I tell people I specialize in SPFX because I like it better. I can and will do anything but if I have a preference, I would do SPFX.
Tell me about the Emmy’s you have received. What were they for and how have they changed your career?
I have 3 Emmy’s. They are all from Star Trek. The first one is from Next Generation for the episode “Cost of Living”, and I call that one “being in the right place at the right time”, Emmy. The second one was from the first season of Deep Space 9 for the episode “Captive Pursuit”, and this one I felt I really earned. I did one of the main guest stars, and of course, Quark.
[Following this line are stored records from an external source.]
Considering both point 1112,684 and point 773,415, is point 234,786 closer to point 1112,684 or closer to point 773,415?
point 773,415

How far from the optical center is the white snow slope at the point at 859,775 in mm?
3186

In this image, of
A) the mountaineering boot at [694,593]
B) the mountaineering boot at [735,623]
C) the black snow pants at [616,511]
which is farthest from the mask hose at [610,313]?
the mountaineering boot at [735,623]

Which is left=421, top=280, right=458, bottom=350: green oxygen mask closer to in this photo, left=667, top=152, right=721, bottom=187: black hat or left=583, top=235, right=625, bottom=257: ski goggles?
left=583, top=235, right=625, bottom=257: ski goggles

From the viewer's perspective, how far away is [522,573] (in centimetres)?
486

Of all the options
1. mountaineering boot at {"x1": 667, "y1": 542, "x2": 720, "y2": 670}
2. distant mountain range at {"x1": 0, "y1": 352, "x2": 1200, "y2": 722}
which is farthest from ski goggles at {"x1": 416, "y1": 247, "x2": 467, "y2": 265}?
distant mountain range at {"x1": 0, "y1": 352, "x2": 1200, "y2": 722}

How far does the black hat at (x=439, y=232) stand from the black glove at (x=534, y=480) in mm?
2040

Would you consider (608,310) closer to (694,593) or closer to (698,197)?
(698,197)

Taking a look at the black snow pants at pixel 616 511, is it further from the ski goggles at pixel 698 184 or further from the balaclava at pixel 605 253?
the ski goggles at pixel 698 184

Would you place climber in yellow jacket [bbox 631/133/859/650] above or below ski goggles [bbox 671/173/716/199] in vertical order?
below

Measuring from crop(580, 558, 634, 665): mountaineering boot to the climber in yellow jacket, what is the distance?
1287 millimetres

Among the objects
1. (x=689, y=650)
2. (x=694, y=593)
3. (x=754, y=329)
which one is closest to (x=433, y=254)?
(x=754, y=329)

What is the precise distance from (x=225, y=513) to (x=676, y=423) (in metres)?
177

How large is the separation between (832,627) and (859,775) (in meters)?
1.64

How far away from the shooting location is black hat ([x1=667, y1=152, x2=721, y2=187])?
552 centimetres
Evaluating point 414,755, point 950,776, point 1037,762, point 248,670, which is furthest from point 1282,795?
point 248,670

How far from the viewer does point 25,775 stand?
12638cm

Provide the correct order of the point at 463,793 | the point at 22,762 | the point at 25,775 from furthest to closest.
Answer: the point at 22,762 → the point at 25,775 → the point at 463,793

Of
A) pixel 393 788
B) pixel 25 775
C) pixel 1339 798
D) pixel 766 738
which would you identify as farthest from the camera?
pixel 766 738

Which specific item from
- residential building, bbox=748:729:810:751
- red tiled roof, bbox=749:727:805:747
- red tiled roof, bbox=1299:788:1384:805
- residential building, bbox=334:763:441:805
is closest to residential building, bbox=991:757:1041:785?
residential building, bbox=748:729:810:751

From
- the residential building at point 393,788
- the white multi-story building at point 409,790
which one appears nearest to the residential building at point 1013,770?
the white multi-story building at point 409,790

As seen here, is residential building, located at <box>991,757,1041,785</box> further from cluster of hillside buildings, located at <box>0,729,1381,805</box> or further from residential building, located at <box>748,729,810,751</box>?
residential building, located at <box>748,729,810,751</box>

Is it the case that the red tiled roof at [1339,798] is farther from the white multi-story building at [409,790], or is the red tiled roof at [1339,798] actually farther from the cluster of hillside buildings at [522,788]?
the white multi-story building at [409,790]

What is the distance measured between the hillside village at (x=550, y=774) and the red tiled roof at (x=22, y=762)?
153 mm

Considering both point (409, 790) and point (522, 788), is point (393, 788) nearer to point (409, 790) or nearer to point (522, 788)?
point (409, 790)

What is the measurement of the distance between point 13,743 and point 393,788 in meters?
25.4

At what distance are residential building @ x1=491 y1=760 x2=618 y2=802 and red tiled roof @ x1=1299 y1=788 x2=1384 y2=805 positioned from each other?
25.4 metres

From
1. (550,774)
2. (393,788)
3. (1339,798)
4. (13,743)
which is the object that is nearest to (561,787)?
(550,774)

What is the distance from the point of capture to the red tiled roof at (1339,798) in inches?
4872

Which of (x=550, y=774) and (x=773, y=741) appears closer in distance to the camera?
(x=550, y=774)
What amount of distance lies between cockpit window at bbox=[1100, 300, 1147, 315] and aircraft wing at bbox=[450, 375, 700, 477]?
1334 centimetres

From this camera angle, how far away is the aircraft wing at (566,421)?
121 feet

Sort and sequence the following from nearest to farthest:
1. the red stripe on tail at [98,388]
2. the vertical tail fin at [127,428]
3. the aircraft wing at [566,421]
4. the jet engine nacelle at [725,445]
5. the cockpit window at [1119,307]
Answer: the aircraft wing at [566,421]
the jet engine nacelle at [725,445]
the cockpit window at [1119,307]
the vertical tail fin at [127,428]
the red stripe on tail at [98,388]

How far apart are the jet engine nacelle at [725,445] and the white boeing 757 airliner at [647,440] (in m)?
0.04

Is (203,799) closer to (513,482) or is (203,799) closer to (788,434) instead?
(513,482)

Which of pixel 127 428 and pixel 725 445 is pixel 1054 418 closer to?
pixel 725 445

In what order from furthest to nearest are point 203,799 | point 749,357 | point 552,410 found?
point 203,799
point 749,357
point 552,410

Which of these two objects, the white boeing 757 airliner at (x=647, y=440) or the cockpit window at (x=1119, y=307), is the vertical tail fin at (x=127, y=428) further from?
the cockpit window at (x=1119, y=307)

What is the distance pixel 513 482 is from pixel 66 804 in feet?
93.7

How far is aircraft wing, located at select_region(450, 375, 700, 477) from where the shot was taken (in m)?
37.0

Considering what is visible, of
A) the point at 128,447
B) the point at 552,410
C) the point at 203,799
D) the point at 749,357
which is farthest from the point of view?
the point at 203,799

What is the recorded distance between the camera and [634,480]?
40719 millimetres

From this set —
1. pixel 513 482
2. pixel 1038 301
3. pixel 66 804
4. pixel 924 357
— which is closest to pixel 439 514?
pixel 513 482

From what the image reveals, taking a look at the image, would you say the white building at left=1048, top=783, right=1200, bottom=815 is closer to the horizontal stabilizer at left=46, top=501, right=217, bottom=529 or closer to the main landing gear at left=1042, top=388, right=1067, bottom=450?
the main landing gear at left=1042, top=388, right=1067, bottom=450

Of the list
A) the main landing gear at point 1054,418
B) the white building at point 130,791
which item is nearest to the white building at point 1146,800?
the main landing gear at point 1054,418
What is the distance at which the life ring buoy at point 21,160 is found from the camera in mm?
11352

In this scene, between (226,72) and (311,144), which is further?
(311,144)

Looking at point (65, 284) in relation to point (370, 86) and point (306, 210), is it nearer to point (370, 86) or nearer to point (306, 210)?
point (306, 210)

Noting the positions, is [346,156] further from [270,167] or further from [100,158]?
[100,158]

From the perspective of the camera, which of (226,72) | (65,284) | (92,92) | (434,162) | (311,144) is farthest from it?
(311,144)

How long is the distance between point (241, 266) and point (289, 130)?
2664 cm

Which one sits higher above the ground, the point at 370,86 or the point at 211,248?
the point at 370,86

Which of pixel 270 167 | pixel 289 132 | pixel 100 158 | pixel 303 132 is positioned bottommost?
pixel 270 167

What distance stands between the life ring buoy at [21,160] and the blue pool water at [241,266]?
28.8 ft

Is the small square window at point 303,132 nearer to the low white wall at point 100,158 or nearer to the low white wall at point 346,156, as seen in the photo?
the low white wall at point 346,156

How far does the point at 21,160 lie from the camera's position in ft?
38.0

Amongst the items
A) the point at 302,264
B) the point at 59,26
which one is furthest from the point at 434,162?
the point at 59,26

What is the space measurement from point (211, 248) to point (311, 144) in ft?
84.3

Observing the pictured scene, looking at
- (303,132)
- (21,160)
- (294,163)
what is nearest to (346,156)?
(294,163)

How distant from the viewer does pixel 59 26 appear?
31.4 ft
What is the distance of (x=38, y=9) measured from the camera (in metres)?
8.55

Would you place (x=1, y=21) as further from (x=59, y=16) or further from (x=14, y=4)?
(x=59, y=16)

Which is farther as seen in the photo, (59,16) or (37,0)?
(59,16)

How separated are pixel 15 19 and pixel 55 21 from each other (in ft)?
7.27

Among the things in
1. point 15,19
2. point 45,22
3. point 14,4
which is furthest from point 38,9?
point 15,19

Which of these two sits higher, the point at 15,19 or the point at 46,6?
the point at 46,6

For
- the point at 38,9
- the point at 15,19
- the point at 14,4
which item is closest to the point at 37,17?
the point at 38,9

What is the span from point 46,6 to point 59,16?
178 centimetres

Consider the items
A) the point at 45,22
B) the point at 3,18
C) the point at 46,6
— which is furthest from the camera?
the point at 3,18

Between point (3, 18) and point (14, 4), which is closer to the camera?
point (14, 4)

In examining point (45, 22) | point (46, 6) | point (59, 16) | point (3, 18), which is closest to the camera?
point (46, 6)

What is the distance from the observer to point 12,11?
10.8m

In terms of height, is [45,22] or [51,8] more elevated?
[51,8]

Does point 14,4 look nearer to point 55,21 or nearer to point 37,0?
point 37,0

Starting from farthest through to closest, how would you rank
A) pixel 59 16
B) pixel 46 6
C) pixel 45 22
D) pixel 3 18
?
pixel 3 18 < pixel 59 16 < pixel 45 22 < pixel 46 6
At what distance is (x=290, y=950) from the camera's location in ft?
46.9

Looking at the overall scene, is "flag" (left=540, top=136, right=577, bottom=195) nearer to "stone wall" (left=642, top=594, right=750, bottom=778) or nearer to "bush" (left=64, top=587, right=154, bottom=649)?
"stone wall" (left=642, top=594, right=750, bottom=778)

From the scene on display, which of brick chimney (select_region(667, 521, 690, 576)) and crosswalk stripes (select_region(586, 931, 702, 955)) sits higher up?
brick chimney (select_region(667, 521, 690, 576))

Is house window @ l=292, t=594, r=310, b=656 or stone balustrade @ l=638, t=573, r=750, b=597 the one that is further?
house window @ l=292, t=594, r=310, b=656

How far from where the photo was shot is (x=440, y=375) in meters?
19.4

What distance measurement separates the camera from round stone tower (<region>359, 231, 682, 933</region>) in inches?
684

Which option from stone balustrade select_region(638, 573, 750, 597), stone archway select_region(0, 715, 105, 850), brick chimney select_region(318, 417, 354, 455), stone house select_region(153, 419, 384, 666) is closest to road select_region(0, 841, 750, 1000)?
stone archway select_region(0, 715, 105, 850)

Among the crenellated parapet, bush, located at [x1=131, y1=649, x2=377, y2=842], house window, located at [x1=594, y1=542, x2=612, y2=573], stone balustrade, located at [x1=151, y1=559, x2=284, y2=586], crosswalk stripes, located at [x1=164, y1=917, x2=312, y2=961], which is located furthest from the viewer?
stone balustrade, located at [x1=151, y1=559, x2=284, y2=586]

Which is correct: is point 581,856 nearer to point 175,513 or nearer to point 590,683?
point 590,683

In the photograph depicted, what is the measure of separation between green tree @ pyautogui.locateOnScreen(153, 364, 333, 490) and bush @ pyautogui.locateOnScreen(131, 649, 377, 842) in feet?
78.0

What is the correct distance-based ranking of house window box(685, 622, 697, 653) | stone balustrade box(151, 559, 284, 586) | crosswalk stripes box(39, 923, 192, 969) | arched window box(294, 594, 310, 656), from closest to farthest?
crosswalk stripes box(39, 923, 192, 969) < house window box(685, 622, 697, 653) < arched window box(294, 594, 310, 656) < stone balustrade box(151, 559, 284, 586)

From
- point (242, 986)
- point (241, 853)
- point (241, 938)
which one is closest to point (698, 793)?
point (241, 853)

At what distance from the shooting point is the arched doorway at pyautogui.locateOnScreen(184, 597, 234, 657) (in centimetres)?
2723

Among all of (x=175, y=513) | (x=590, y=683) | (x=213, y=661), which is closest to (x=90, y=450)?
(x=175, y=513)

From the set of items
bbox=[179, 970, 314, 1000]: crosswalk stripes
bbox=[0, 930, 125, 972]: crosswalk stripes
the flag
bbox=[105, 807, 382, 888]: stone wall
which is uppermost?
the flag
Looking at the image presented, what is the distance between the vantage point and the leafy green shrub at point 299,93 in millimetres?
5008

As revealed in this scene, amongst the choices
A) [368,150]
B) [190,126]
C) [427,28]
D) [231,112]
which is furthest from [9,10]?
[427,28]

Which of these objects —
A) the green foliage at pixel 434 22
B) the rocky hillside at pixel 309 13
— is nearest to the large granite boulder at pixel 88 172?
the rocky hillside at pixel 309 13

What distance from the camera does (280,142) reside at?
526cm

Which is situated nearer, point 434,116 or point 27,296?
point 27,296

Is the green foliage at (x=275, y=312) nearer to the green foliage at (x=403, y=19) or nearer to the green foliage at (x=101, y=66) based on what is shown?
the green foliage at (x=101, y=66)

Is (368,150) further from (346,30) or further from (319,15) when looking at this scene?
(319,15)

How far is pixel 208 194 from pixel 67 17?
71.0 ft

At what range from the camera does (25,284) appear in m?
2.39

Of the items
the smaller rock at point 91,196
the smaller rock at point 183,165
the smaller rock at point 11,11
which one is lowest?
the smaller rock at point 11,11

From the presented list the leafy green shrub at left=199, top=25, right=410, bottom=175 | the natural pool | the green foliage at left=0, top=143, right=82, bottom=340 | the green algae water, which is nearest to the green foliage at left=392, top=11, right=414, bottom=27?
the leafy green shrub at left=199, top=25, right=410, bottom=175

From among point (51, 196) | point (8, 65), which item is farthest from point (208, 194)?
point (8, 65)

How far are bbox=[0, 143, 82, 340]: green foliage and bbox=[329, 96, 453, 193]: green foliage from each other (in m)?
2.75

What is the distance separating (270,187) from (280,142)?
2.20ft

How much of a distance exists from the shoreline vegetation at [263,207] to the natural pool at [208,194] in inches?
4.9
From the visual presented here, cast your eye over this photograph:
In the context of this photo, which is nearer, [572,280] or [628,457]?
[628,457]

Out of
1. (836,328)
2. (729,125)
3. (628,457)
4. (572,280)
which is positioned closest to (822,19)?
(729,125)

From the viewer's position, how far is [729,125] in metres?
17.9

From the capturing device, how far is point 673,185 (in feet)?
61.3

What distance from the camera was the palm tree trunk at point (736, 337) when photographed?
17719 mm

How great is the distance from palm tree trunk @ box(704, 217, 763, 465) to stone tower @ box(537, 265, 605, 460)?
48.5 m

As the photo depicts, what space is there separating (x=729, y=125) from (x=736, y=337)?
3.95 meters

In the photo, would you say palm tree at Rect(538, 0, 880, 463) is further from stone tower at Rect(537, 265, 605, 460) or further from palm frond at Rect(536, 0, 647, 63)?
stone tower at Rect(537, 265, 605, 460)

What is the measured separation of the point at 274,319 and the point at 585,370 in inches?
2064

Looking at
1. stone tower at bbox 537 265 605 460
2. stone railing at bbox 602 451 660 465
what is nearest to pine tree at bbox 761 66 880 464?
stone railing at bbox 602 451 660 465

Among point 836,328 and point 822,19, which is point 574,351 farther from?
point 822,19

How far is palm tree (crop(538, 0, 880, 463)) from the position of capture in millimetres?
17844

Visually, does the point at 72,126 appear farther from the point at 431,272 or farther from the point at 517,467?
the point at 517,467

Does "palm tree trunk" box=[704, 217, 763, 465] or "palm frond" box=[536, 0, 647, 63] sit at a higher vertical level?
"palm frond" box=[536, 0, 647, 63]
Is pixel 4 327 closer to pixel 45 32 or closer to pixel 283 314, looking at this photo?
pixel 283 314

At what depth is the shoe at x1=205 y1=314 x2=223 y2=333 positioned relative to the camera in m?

The third one was also for Deep Space 9. I received this one right after my daughter was born. It wasn’t as exciting as the others.
Did these Emmy’s change your career?
It doesn’t really change your career. Oscar’s might, Emmy’s don’t. Although, it did make a difference when I was up against someone for a job and later I was told I got the job because I already won three Emmy’s. It’s never gotten me more money. Mostly it’s nice to be recognized by your peers. I think your parents, family and friends get more mileage out of it. The last Emmy I won I converted it into an urn for my dad’s ashes, the base is hollow. My dad always bragged to his family and any passer by who would listen to him about me. He passed away right before my daughter was born. I had his ashes and I thought what am I going to do with these? I had his name engraved on the blank band. “Here lies Robert H. Westerfield”. People joke about Emmy’s, if you get one it’s a doorstop, two its bookmarks, and I say if you get three it’s an urn! It’s pretty funny, my Dad would have thought so.
There you have it! What is your advice to an aspiring makeup artist?
It’s really a great career. You have to put up with a lot of BS. I teach privately so if you really want to do anything keep at it and it will eventually come. Dick Smith who couldn’t draw once said, “If you do something for ten years you’ll get pretty good at it”. June Westmore always gave the best advice “practice, practice, and practice”. It’s a long road like any other career. Try not to get discouraged. And “practice, practice, practice”.